Five teenagers in school uniforms hold accordions. On the wall is a giant painting of the secret mountain hideout of their nation’s founder, Kim Il-sung. Small red stickers on their instruments mark them as gifts from Kim Jong-il.
Yes, this is North Korea. But as they grind their accordions into song, what comes out is no somber ode to either of the late leaders. Instead, as more than 1.5 million YouTube viewers already know, it’s one of the poppiest of 1980s pop songs, A-ha’s “Take on Me.”
The three young men and two women perform with gusto, swaying to the music, tapping their accordions and clapping their hands overhead. Their catchy cover, recorded in December, became a sensation as it challenged the world’s preconceptions about North Koreans.
After taking their arrangement to Norway to perform at an Arctic arts festival, lead player Choe Hyang-hwa and fellow band members gave The Associated Press a peek into their lives at the Kumsong school in Pyongyang.
Outside, a gaggle of students marched across the school yard in twos, arms thrown around one another and lunch pails swinging from their hands. They walked past a huge mosaic depicting North Korea’s founder, Kim Il-sung, and his son and successor, Kim Jong-il, with students working at computer terminals.

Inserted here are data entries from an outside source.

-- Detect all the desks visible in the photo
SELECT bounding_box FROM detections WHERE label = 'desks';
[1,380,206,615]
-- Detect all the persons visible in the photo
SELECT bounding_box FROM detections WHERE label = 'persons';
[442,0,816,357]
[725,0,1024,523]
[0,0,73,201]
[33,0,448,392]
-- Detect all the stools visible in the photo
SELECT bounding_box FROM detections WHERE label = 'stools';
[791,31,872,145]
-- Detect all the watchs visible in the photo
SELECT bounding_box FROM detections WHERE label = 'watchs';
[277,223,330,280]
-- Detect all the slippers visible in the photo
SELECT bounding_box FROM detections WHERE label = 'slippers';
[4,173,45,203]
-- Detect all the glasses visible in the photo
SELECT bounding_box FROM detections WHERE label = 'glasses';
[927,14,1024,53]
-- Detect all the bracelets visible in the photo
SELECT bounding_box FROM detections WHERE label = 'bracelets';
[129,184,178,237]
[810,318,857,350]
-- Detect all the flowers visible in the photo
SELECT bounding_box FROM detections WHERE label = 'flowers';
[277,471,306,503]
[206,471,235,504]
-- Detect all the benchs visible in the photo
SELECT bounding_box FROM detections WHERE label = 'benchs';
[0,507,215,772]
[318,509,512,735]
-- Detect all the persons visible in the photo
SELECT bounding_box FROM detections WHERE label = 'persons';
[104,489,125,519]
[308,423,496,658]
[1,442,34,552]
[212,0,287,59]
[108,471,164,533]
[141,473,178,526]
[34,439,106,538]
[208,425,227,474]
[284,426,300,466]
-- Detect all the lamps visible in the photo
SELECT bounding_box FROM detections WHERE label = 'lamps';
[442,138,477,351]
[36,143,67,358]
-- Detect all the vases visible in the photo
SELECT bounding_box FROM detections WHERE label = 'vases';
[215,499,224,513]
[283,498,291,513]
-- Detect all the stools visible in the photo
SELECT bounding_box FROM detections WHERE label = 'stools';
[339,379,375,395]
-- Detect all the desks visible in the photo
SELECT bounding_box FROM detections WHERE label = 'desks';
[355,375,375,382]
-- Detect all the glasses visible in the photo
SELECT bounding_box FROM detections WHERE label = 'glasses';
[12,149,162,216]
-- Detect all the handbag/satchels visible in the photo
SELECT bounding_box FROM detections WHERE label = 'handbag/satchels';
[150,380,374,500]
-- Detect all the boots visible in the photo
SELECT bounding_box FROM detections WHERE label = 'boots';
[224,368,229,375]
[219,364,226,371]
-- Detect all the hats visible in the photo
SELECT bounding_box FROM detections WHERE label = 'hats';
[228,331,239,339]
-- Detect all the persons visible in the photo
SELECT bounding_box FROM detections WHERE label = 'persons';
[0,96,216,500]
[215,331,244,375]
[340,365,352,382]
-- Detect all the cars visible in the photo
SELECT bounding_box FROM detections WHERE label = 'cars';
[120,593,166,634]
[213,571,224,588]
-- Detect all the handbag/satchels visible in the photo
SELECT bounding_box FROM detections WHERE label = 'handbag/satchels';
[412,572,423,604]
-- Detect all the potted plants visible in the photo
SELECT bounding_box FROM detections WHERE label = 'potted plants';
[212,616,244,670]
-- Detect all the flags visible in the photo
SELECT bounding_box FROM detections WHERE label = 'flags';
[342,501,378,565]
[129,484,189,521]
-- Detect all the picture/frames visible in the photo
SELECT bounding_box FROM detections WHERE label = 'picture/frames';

Inside, one young woman received a private lesson on the kayagum, a traditional Korean stringed instrument, while her teacher played a traditional drum called a janggo.
Elsewhere, students in a classroom with portraits of the two late leaders above the blackboard sat hunched over scores, tapping fingers and pencils as they practiced singing classical European songs.
And then there was the “Take on Me” quintet, who happily took up their seats on white stools to re-enact their famous performance. Most North Koreans don’t have access to YouTube because of tight government restrictions.
Lead accordionist Choe, a 17-year-old army officer’s daughter from the border city of Kaesong, said the students studied in the morning and then practiced the accordion in the afternoon. In one classroom, they gathered around a laptop computer with scores and notebooks. Later, one student chatted on a cell phone as the rest passed around plates of food: Tofu, sausages, boiled eggs and oranges.
Norwegian artist Morten Traavik, who recorded the video during a trip to the school, said the performance hinted at how much outsiders did not know about North Koreans.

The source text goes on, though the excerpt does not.